Si no te muestras tal como eres será difícil que puedas sostener una marca personal sólida, coherente y atractiva. Sí, lo sé: Hoy cuesta mucho distinguirse en un mercado tan competitivo. Los medios online están al alcance de todos. Mucha gente cree que llenarse de masters y posgrados les garantizará el mejor trabajo. No es así.

Para impresionar a las empresas o a inversores debes hacerlo con tu auténtico YO, y no importa en qué formato, en una entrevista (en persona) en un business plan o CV (papel) o en Internet (online).

Hoy, mantener la línea no va de nutrición, va de coherencia

La coherencia es clave: No puedes mostrar un YO distinto en una cafetería, en Twitter o en ese papel que algunos se empeñan en seguir pidiendo que se llama CV. Si quieres adoptar un rol distinto al profesional, puedes hacerlo, no hay problema. Pienso que nuestras acciones y nuestros valores hablan más de nosotros que los pomposos títulos que nos ponemos en Linkedin o en un CV.

Tu vida importa, tu marca importa

Tu marca es tu reputación, tu tarjeta de visita. Es lo que dejas en la mente de los demás y la experiencia que les provees. Es explicar tu por qué, tu cómo y tu qué.

Tu marca la potencias trasladando una propuesta de valor y una experiencia a aquellas personas con las que interactúas y que pueden abrirte la puerta a un universo de oportunidades.

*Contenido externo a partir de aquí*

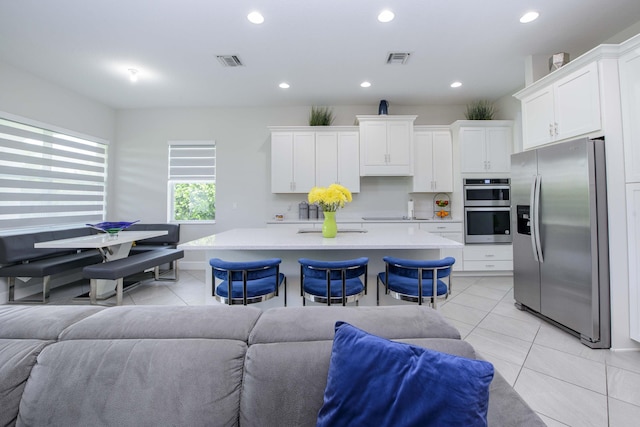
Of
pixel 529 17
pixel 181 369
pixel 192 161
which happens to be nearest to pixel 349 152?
pixel 529 17

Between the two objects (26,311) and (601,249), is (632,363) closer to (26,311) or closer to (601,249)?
(601,249)

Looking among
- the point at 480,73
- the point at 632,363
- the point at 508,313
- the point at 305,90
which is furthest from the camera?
the point at 305,90

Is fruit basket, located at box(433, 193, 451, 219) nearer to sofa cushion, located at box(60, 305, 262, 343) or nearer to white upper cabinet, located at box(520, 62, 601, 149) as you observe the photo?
white upper cabinet, located at box(520, 62, 601, 149)

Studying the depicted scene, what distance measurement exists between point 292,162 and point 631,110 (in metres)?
3.88

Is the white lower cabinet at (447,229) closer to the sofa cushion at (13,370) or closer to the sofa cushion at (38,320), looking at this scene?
the sofa cushion at (38,320)

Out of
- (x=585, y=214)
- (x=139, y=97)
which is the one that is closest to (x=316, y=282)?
(x=585, y=214)

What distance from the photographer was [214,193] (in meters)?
5.07

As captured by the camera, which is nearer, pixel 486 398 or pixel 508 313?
pixel 486 398

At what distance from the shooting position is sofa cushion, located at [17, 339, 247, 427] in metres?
0.77

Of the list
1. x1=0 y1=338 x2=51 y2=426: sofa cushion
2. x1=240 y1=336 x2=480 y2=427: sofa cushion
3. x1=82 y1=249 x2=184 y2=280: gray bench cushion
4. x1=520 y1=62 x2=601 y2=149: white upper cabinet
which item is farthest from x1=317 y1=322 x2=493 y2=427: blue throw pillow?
x1=82 y1=249 x2=184 y2=280: gray bench cushion

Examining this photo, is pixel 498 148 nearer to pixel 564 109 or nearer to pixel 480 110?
pixel 480 110

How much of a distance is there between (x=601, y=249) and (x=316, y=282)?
2366 mm

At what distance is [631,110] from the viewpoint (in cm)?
210

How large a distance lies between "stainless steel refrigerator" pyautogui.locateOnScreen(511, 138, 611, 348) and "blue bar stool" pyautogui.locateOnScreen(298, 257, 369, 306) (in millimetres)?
1929
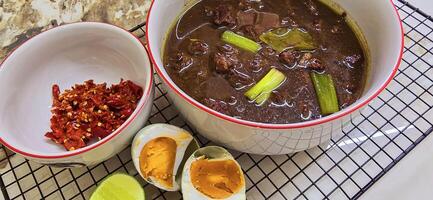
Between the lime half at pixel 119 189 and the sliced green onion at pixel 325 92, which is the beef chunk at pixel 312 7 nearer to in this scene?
the sliced green onion at pixel 325 92

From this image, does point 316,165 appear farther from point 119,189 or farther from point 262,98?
point 119,189

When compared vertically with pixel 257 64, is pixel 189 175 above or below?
below

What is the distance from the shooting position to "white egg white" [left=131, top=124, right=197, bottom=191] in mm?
1243

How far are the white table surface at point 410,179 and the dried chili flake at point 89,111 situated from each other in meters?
0.77

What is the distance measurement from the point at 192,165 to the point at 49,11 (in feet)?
3.10

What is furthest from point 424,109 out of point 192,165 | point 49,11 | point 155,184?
point 49,11

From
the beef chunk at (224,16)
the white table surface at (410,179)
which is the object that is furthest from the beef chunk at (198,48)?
the white table surface at (410,179)

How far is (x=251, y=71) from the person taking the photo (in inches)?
53.7

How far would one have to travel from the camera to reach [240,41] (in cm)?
143

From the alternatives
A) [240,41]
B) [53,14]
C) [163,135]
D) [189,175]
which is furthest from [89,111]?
[53,14]

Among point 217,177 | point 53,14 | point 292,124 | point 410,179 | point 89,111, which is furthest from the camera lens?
point 53,14

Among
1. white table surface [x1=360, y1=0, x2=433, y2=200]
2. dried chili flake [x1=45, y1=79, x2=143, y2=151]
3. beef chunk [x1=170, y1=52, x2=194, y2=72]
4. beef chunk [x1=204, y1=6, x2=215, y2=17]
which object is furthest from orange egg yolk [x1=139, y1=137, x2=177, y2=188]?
white table surface [x1=360, y1=0, x2=433, y2=200]

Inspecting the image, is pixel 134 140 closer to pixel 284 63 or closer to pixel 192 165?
pixel 192 165

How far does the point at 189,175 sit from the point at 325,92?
18.3 inches
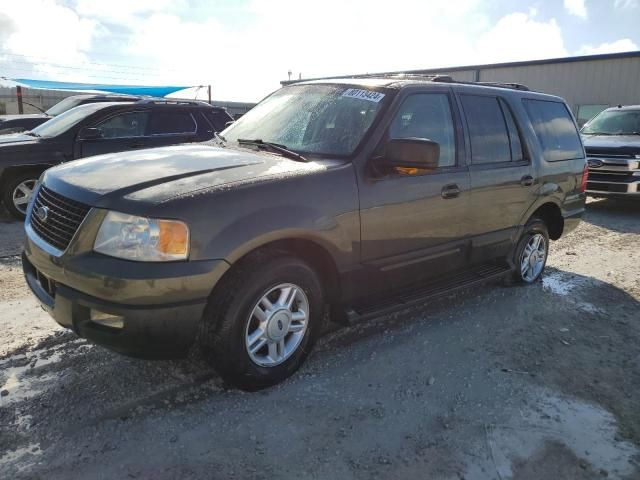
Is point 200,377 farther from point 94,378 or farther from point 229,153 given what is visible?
point 229,153

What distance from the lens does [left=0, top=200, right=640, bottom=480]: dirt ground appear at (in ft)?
8.44

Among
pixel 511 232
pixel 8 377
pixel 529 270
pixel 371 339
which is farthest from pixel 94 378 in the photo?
pixel 529 270

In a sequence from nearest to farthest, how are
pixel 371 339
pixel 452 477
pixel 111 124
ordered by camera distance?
pixel 452 477
pixel 371 339
pixel 111 124

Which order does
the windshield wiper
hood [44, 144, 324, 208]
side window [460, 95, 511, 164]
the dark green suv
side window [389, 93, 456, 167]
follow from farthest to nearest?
1. side window [460, 95, 511, 164]
2. side window [389, 93, 456, 167]
3. the windshield wiper
4. hood [44, 144, 324, 208]
5. the dark green suv

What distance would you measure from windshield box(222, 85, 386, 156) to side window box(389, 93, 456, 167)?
0.20 m

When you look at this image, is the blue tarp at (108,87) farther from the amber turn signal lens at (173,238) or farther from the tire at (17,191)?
the amber turn signal lens at (173,238)

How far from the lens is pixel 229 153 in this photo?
3.63 m

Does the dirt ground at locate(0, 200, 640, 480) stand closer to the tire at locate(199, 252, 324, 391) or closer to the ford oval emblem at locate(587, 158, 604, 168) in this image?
the tire at locate(199, 252, 324, 391)

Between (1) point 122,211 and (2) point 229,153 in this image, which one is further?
(2) point 229,153

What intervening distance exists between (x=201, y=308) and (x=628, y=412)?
2605 millimetres

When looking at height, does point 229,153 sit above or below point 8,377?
above

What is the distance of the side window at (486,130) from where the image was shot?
14.2ft

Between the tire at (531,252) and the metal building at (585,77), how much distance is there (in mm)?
16074

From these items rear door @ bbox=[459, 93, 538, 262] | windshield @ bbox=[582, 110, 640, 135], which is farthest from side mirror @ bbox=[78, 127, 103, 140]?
windshield @ bbox=[582, 110, 640, 135]
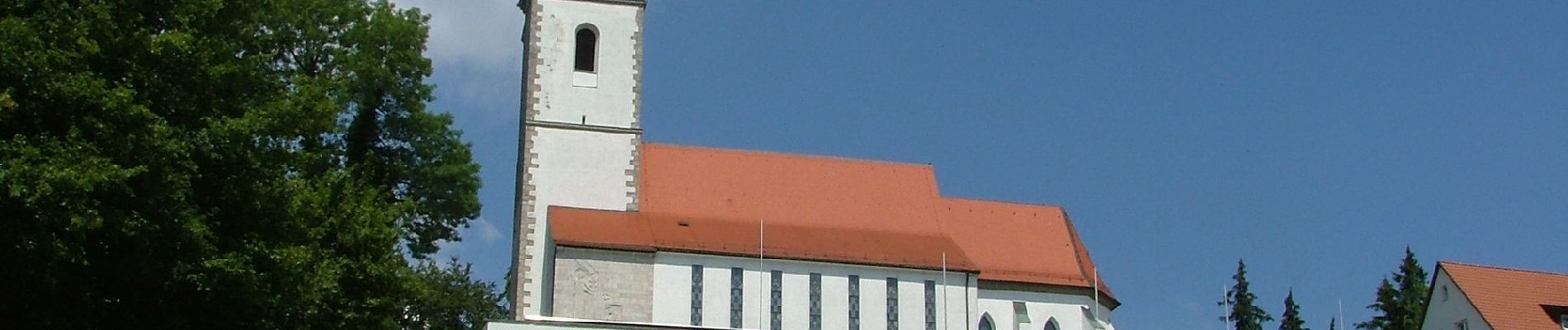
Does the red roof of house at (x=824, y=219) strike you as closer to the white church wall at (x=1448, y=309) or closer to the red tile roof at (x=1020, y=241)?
the red tile roof at (x=1020, y=241)

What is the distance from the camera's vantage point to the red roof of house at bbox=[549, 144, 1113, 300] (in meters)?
39.3

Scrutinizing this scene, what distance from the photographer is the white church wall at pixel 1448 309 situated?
1706 inches

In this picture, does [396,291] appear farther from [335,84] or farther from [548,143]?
[548,143]

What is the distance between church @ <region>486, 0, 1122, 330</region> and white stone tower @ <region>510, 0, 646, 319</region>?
0.03 m

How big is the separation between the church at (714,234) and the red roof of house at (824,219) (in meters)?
0.04

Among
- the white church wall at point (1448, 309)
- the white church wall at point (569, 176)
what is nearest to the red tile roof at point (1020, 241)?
the white church wall at point (569, 176)

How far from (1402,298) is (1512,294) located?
11.2 m

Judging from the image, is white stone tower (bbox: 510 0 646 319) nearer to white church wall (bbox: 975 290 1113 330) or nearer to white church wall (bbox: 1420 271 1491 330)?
white church wall (bbox: 975 290 1113 330)

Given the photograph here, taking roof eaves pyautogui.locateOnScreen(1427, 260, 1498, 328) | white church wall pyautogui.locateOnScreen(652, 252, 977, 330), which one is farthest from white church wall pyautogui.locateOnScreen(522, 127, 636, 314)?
roof eaves pyautogui.locateOnScreen(1427, 260, 1498, 328)

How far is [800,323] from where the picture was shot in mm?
39281

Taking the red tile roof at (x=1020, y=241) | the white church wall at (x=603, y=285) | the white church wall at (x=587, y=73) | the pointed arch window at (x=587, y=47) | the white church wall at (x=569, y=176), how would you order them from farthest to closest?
1. the red tile roof at (x=1020, y=241)
2. the pointed arch window at (x=587, y=47)
3. the white church wall at (x=587, y=73)
4. the white church wall at (x=569, y=176)
5. the white church wall at (x=603, y=285)

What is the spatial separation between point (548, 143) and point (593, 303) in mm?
3750

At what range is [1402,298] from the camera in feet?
180

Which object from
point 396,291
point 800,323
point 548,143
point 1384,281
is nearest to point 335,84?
point 396,291
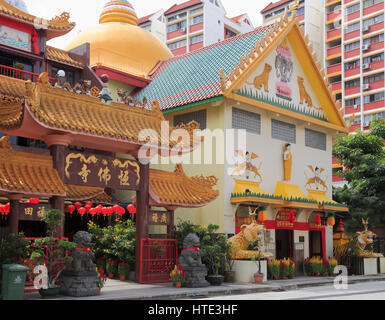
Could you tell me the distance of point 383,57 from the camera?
55281mm

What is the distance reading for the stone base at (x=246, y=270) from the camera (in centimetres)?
1936

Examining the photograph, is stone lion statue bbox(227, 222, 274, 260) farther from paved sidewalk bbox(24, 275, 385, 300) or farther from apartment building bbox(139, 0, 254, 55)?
apartment building bbox(139, 0, 254, 55)

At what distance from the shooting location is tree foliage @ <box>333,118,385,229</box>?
28688 mm

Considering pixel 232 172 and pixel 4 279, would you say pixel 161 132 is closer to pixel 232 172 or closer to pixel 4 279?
pixel 232 172

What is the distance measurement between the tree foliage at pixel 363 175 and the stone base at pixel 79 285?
18299mm

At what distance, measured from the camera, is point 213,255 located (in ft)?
60.8

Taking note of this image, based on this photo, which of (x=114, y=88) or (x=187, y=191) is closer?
(x=187, y=191)

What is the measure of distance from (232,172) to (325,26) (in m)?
46.4

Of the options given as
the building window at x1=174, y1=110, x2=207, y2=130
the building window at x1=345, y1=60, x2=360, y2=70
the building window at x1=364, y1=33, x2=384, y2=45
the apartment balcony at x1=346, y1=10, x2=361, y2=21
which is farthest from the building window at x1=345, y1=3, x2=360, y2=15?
the building window at x1=174, y1=110, x2=207, y2=130

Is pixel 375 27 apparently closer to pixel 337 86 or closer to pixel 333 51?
pixel 333 51

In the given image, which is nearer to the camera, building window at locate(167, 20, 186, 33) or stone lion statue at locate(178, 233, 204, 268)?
stone lion statue at locate(178, 233, 204, 268)

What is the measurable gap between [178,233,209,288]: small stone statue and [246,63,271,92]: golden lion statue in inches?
348
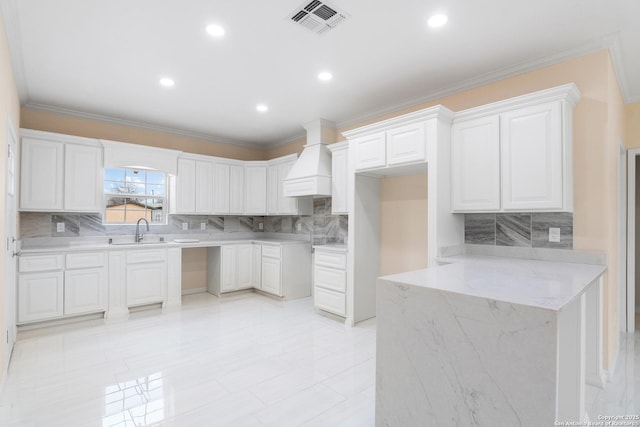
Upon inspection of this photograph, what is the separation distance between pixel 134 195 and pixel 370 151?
3.66 m

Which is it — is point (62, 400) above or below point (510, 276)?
below

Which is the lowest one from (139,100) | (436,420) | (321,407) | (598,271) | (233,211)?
(321,407)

Negar tu personalidad, tu ADN de marca, a tu mensaje principal es NO mostrarte como eres, es enseñar un máscara de ti, un perfil Matrix.

Estamos hechos de triunfos y fracasos, esa es nuestra fuerza

Me impactó película La llegada (The arribal), una joya reciente de obligada visión. No explicaré de qué va para no romper la magia, pero me llamó la atención una pregunta poderosa: Si pudieras hacerlo, ¿cambiarías algo de tu vida anterior?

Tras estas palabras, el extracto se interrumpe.